I'm 100% positive that I could take that thing out and plant a strip down the blacktop road and I would get a good stand. It is an awesome planter with good spacing and emergence. I can pull into any conditions and be proud of the job it does. The monitor stinks - I finally quit using it next year and have never looked back. I have enough monitors to look at with the liquid tanks and the GPS. I think only the guys that buy a planter new get the joy of having a monitor that functions like it should. The rest of us get something else in the cab that beeps a code incessantly for no reason.

I looked at 7000 conservation planters before buying this one. They aren't very popular in my area and there were lots of guys that had just slapped the Yetter stuff on a regular 7000 and were billing it as no till. I was afraid the frame wasn't stout enough for some of my conditions. That's the only reason I didn't go with a 7000. I couldn't find one I liked and was getting nervous.

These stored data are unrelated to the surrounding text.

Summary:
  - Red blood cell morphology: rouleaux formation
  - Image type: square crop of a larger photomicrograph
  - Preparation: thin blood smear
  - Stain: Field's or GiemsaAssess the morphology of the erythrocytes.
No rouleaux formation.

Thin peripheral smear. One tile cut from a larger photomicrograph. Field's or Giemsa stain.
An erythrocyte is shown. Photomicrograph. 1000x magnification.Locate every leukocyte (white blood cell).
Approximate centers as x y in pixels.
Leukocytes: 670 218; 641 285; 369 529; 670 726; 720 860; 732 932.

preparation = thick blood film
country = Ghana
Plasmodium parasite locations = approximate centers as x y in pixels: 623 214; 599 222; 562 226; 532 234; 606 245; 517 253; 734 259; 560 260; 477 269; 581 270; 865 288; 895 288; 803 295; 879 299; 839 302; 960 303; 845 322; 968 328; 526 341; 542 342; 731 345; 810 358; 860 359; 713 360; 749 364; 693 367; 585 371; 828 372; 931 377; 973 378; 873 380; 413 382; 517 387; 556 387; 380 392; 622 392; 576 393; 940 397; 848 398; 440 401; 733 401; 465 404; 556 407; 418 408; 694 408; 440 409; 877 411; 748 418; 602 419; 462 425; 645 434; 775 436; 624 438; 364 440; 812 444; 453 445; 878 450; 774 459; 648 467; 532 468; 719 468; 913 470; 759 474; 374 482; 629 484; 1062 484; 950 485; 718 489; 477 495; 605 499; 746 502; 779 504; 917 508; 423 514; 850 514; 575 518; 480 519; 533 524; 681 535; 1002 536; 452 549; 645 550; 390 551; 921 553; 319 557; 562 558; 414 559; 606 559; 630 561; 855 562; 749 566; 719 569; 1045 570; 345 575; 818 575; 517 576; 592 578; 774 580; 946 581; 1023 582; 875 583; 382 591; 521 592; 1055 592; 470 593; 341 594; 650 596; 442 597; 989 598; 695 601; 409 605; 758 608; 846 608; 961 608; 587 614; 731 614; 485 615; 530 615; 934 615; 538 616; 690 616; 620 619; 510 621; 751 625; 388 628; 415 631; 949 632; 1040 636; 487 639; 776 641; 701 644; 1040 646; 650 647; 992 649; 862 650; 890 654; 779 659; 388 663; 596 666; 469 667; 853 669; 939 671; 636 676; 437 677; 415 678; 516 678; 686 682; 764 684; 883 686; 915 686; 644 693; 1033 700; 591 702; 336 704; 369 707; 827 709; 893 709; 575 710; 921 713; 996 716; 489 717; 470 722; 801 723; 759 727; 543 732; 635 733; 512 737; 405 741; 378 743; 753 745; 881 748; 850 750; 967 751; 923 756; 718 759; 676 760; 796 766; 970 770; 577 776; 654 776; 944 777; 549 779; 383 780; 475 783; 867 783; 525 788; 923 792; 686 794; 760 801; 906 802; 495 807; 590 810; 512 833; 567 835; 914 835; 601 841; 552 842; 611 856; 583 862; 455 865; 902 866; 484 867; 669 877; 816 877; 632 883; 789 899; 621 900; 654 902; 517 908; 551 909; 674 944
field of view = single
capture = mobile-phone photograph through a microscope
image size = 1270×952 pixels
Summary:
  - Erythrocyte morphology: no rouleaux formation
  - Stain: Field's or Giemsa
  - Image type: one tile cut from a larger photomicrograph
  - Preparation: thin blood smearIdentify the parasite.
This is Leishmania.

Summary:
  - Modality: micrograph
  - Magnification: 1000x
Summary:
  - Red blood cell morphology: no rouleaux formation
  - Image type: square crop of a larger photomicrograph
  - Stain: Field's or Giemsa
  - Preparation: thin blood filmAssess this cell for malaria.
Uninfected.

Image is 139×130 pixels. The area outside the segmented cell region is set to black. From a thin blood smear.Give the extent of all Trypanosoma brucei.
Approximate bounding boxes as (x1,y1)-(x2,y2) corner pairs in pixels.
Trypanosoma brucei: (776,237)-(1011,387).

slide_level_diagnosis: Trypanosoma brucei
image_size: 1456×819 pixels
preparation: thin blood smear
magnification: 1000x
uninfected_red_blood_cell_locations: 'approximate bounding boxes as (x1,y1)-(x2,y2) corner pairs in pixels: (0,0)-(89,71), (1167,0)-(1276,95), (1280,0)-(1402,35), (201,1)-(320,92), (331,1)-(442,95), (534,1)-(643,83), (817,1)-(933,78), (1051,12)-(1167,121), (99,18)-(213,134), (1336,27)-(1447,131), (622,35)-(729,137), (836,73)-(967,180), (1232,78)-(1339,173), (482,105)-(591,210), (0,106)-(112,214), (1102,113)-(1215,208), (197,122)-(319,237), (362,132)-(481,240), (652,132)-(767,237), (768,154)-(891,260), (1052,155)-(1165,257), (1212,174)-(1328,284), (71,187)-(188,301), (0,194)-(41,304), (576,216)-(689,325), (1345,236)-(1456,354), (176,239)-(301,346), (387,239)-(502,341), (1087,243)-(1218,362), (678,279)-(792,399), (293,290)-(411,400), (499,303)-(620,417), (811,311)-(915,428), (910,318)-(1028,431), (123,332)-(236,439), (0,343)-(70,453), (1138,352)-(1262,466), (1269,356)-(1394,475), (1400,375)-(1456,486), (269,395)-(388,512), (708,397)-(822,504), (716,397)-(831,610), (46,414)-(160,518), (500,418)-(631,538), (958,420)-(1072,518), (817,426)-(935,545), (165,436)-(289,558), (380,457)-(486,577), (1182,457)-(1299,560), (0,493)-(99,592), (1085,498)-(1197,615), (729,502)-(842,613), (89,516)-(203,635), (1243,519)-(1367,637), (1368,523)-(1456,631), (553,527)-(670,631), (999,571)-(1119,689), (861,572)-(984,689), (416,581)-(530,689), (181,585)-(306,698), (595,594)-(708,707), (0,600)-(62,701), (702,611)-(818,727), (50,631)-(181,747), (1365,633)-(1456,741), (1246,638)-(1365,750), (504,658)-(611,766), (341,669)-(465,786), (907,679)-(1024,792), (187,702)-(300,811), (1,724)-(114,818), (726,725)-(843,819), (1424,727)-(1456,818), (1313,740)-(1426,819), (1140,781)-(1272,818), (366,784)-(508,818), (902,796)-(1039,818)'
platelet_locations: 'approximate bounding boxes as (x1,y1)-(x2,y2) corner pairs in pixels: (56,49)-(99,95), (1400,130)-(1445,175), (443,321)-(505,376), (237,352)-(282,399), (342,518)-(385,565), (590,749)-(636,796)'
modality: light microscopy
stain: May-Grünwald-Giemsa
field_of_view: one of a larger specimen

Every time I talk planters I think of my youth. We were an IH only farm. Nothing else was allowed. Except for the planter and drill, that is. They were both Deere. We weren't allowed to leave them sitting out over night because the neighbors might see them. And you KNOW how neighbors talk.
 
That might be the one.
I don't know where the Allis air units originated. They look an awful lot like the Whites. The big difference is,instead of having a fan and motor on each row,the Allis uses one fan for two rows and uses a flex hose from a manifold on the fan housing. The only problem with them is,the seed discs from the White don't work on the Allis,so unless they come with the Allis,you might have a problem finding any more.
 
Sorry for the late response but I've been working in tobacco an hay Looks like a JD7000 might be the way to go Thanks for all the help
 
The D-A 385 had what they called a quadra-disc meter so it isn't the same as a 333. A-C designed it but didn't get it into production before Deutz took over. Deutz had Vermeer build them. AGCO decided to stay with the White design and sold the 385 to Landoll, who failed to do much with it. Talking to somebody who still has a D-A 385, some parts are NLA from both AGCO and Landoll.